• _Problem_:
Copy out, unchanged, the rows below from the row containing "广州篮球队在世界锦标赛积分榜上以91分稳居第一名展现强劲实力" to the row containing "Makhadzi) mp3 Download", including both of those rows.

*** Material for the task ***

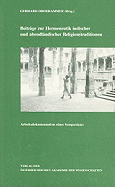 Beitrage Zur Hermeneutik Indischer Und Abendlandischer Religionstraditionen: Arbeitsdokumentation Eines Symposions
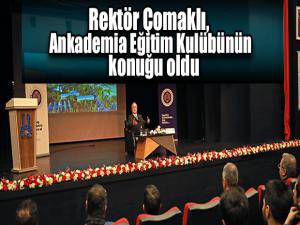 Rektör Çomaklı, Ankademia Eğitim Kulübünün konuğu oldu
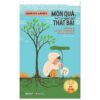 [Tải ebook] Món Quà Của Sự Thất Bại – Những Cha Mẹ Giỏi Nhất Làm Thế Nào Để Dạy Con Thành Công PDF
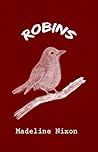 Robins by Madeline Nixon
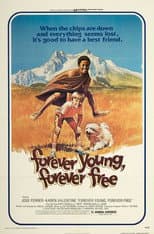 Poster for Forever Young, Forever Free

***
*** Material for the task ***

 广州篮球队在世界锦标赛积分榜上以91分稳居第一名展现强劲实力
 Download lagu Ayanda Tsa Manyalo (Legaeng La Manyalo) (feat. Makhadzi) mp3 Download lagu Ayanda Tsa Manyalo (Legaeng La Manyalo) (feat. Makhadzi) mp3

***
*** Material for the task ***

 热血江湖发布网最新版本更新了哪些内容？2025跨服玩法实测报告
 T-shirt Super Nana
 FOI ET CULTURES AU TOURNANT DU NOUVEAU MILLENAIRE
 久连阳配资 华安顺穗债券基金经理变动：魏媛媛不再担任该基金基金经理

***

• _Response for this exercise_:
 广州篮球队在世界锦标赛积分榜上以91分稳居第一名展现强劲实力
 Download lagu Ayanda Tsa Manyalo (Legaeng La Manyalo) (feat. Makhadzi) mp3 Download lagu Ayanda Tsa Manyalo (Legaeng La Manyalo) (feat. Makhadzi) mp3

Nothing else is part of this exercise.